I sit back on my heels. Hannah still hasn’t come out of her house and I don’t want her to now. It feels like if she did, she’d see worm guilt tattooed all over my neck and down my arms.

Chapter 19

I wake to the sound of Dad’s voice in the kitchen.

“…strangest thing, Anne. I keep thinking that when I was carrying Ivy to shore, something moved. Up in the dunes.”

“Some animal, you mean?”

“No. Like someone was standing there watching,
and then quickly ducked down.”

“That’s hardly likely, Stephen. There’s no one along our stretch of shore but us.”

“I know.”

“And besides, if someone
was
there, surely they would have come over to see if they could help.”

“You’re right,” Dad says. “Of course. I must have been mistaken. There can’t have been anyone there.”

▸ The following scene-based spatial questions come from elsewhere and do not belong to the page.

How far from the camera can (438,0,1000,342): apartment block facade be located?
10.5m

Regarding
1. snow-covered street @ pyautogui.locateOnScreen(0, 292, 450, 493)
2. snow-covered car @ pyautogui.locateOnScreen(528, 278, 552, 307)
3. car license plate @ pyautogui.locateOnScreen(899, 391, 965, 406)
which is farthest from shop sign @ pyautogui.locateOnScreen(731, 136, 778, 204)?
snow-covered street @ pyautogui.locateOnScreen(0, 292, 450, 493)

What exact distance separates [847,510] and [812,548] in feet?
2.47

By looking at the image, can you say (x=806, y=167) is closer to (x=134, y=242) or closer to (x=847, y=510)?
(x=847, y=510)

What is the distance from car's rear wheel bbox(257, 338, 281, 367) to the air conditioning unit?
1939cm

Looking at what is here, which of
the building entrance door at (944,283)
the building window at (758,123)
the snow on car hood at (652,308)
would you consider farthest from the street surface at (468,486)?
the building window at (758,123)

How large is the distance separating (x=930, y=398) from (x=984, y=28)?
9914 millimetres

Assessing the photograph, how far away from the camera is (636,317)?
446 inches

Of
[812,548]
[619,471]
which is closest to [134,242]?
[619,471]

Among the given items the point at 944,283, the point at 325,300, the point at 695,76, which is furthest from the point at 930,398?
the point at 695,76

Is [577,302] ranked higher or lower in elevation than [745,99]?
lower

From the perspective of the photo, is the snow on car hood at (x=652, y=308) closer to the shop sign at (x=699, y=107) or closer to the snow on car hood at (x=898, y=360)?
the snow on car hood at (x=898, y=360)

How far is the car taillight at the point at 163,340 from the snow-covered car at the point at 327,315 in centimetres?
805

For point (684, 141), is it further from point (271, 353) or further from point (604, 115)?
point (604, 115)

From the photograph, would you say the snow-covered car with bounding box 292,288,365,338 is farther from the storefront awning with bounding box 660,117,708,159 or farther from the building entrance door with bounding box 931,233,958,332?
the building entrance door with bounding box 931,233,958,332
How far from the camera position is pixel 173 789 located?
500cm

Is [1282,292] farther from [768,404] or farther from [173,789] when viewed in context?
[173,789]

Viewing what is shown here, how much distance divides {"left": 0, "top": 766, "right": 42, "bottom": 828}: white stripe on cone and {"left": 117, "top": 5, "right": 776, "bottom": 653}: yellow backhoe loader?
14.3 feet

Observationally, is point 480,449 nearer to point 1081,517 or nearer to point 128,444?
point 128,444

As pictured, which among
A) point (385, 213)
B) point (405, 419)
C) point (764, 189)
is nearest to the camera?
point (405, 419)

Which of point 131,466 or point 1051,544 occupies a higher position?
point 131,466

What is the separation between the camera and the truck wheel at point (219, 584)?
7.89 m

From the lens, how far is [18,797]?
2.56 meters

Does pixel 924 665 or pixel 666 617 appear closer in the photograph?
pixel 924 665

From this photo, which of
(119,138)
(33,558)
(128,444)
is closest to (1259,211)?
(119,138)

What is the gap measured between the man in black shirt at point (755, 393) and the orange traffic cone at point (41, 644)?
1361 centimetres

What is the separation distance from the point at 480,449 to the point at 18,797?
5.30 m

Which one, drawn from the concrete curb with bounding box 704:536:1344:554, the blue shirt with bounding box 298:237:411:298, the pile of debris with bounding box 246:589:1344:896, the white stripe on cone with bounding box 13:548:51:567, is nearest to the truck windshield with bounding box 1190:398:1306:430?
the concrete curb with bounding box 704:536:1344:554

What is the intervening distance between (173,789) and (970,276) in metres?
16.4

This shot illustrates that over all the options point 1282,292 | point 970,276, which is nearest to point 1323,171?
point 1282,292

“Stephen, are you alright? I was about to go out for a while.”

“Yeah, fine. I’m fine. Go.”

It’s such a bizarre conversation I might wonder if I’m dreaming. But the pressure on my bladder is real-world. So is the clinking and clanking of dishes being taken out of the dishwasher and the sound of the van starting up and backing down the driveway.

After taking a leak and splashing water on my face, I head out to my garden.

Just beyond the wheelchair ramp, is a single, odd-looking plant that’s beautiful in a weird way. This spring it had both dark red flowers and cream-colored flowers on it. I went online to see if I could find a scientific explanation for how that could have happened, but nothing explained it very well.

It has a few new buds on it today. I sprinkle fertilizer around its base, the kind that encourages flowering. Then I refill the bird feeder. I can’t stop myself from looking up at the window, half-expecting to see Ivy watching me. I pull a few dried leaves from the stalk of the odd plant.

Often, when Ivy used to watch me out here, I felt a neat bond with her. Today it feels broken. I try to imagine her face at the window, but I can’t see it. Ivy’s
face
! How can a guy forget his own sister’s face?

I glance across the street as if Hannah might be heading over to see me. She’s not.